↓

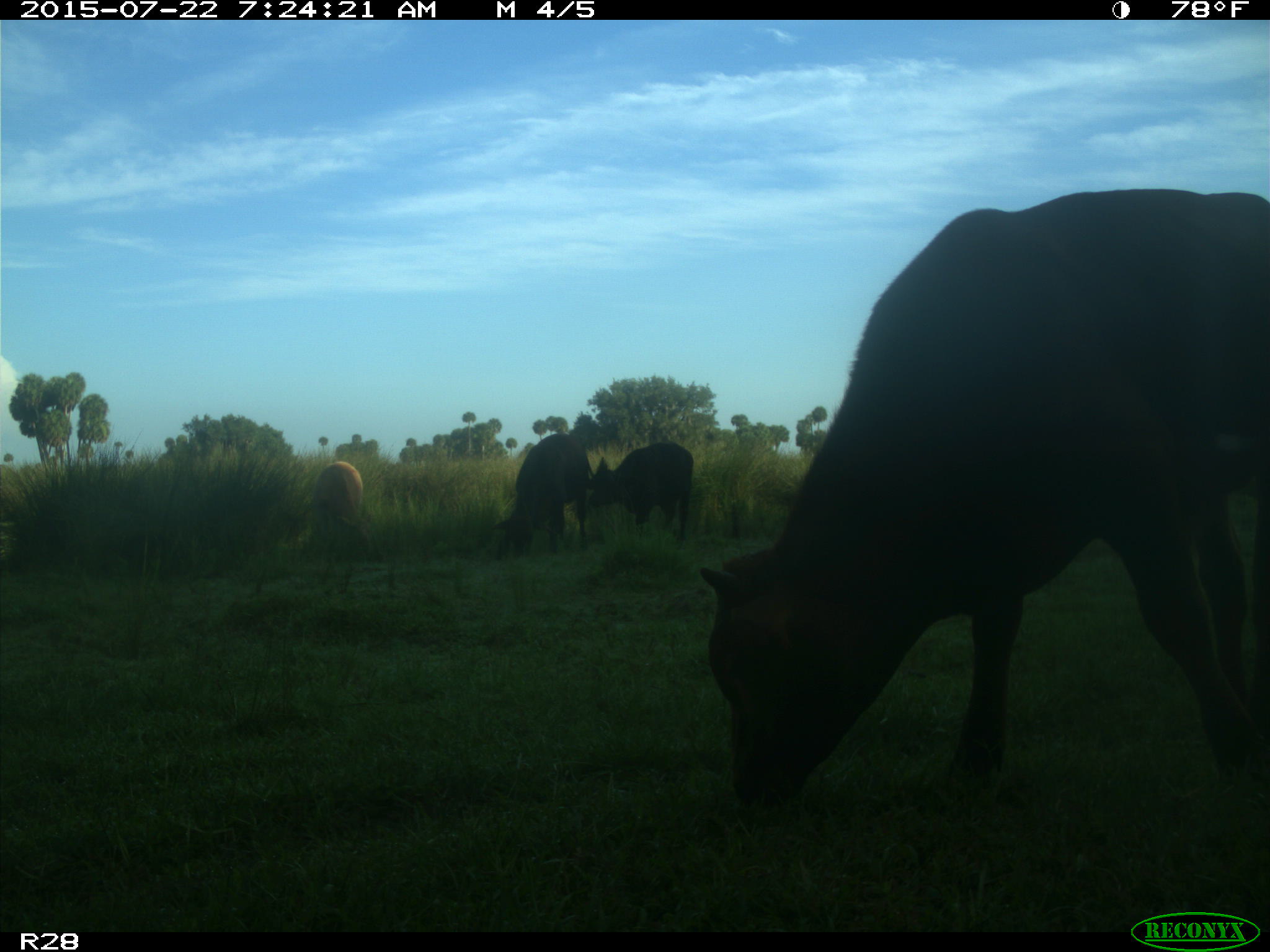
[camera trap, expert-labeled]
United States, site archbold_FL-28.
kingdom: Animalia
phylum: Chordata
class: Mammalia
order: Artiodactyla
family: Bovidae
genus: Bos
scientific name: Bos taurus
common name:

↑

● **Task requirements**
From the first line to the last, set down the data exactly, without the pictures.

● **The answer**
[camera trap, expert-labeled]
United States, site archbold_FL-28.
kingdom: Animalia
phylum: Chordata
class: Mammalia
order: Artiodactyla
family: Bovidae
genus: Bos
scientific name: Bos taurus
common name:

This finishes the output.